People are still moving in from California and they still have enough money to buy nice homes in desirable neighborhoods, sometimes with all cash. But the days of homes selling for 25% over asking price with multiple offers are over. Buyers are no longer as eager now that mortgage rates are up and there’s buzz in the air about the slowing housing market. Local buyers–and even buyers coming from out of town–now have a chance to take their time and buy a home at asking price or even under asking price.

Gabriel Recio

Austin Redfin agent

Markets where homebuyer income declined or remained the same

Those high-income homebuyers had to come from somewhere, right? 

Turns out, with the increase of remote work, affluent homebuyers left high-priced metros like San Francisco during the pandemic for more affordable ones with other draws—like wide open spaces and easier access to nature

That said, San Francisco’s homebuyer income has decreased only slightly (-1.5%) from 2019 to 2021. Baton Rouge, LA has seen a 1.2% drop in homebuyer income. 

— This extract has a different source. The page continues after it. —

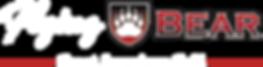 Flying Bear Horizontal Logo (1).png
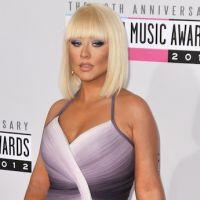 Christina Aguilera se paye les gagnants de...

Homebuyer income stayed much the same in Akron, OH, Des Moines, IA, Louisville, KY, and New Haven, CT. 

What can you do as a real estate agent? 

Whether your market is seeing growth or decline in homebuyer incomes, you should know the details relevant to your clients so you can help them make informed decisions. 

Some market opportunities will take priority over others, but knowing how your clients can benefit will make you their most valuable knowledge resource.